# Selected excerpt:

——————————

🤖 AI Summary
This work addresses the susceptibility of large language models to hallucination and systematic bias, particularly exacerbated in Mixture-of-Experts (MoE) architectures due to uneven expert activation. To mitigate these issues, the authors propose Council Mode, a novel multi-agent collaborative decision-making framework structured into three stages: intelligent triage for query routing, parallel generation by heterogeneous state-of-the-art models, and a structured consensus mechanism that integrates overlapping, divergent, and unique perspectives. By explicitly modeling the distribution of multi-agent opinions, Council Mode significantly enhances output truthfulness and fairness—reducing hallucination rates by 35.9% on HaluEval, improving TruthfulQA scores by 7.8 points, and substantially decreasing cross-domain bias variance.
📝 Abstract
Large Language Models (LLMs), particularly those employing Mixture-of-Experts (MoE) architectures, have achieved remarkable capabilities across diverse natural language processing tasks. However, these models frequently suffer from hallucinations -- generating plausible but factually incorrect content -- and exhibit systematic biases that are amplified by uneven expert activation during inference. In this paper, we propose the Council Mode, a novel multi-agent consensus framework that addresses these limitations by dispatching queries to multiple heterogeneous frontier LLMs in parallel and synthesizing their outputs through a dedicated consensus model. The Council pipeline operates in three phases: (1) an intelligent triage classifier that routes queries based on complexity, (2) parallel expert generation across architecturally diverse models, and (3) a structured consensus synthesis that explicitly identifies agreement, disagreement, and unique findings before producing the final response. We implement and evaluate this architecture within an open-source AI workspace. Our comprehensive evaluation across multiple benchmarks demonstrates that the Council Mode achieves a 35.9% relative reduction in hallucination rates on the HaluEval benchmark and a 7.8-point improvement on TruthfulQA compared to the best-performing individual model, while maintaining significantly lower bias variance across domains. We provide the mathematical formulation of the consensus mechanism, detail the system architecture, and present extensive empirical results with ablation studies.

——————————

# Source information:
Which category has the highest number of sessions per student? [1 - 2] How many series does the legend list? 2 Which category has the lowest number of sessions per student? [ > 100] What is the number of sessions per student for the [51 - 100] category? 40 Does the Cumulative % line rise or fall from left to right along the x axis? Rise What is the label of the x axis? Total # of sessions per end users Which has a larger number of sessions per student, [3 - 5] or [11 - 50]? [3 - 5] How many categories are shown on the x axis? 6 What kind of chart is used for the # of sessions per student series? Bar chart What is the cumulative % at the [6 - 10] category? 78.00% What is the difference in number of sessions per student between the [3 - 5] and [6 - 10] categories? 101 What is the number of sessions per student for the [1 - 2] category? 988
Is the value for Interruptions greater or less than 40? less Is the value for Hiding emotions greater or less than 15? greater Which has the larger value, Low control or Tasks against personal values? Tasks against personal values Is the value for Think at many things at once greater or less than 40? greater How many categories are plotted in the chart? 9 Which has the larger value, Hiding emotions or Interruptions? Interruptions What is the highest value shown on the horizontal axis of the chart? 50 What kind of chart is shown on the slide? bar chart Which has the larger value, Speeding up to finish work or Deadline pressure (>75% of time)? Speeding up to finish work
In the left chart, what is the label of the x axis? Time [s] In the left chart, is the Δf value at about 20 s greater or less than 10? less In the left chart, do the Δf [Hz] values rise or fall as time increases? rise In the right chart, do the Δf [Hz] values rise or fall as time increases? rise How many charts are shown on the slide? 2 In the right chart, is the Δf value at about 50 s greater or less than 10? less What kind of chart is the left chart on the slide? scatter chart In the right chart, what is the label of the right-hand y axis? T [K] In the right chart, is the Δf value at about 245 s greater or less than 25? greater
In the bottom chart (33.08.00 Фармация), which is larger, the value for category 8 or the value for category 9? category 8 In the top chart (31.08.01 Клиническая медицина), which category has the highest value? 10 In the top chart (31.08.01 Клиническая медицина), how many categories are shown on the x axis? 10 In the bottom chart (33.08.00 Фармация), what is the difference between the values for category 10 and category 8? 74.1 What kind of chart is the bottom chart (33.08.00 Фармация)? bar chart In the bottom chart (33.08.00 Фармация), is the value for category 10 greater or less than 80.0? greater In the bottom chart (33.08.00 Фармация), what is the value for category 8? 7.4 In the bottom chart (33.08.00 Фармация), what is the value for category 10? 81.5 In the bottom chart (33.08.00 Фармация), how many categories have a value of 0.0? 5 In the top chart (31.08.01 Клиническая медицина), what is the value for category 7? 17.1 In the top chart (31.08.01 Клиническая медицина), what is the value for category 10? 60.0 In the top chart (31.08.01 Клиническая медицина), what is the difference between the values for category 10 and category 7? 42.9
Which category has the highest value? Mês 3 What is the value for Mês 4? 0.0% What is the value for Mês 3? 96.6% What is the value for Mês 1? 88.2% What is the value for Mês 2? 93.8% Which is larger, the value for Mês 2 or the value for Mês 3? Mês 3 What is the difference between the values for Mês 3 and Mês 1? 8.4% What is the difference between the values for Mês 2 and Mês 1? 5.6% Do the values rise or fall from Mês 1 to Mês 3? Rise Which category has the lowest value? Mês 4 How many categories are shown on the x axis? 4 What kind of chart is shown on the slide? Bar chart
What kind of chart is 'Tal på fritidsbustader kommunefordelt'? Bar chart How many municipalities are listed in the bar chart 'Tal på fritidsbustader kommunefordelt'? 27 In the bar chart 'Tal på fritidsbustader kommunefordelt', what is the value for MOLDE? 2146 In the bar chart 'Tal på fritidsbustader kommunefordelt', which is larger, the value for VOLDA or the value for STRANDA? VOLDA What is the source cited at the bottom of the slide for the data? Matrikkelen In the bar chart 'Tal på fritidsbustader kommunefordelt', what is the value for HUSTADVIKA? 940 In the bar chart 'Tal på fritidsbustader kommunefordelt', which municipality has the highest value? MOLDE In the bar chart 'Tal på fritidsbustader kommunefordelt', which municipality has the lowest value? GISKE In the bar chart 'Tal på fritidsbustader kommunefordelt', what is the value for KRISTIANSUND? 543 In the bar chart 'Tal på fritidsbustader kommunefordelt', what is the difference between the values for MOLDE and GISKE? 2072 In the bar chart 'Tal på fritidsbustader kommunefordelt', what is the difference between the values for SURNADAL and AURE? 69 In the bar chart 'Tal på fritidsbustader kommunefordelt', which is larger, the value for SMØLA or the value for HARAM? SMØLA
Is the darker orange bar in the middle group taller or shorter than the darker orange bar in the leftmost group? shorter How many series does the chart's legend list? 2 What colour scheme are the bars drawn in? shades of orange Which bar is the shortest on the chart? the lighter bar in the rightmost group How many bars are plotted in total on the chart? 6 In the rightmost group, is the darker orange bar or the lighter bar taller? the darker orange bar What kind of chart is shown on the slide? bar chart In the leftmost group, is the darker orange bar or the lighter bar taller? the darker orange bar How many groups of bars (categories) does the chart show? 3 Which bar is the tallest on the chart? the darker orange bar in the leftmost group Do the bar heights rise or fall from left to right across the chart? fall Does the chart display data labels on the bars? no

——————————

# Exercise instructions:
[1] From the Council Mode text, list the three phases of the Council pipeline as numbered under the Abstract heading.
[2] Please answer these questions using the Council Mode text:
(a) What amplifies the systematic biases in these models during inference?
(b) Within what was the architecture implemented and evaluated?
(c) What relative reduction in hallucination rates does Council Mode achieve on HaluEval?

# Responses by item number:
[1]
1. An intelligent triage classifier that routes queries based on complexity
2. Parallel expert generation across architecturally diverse models
3. A structured consensus synthesis that explicitly identifies agreement, disagreement, and unique findings before producing the final response

[2]
(a) Uneven expert activation.
(b) An open-source AI workspace.
(c) 35.9%.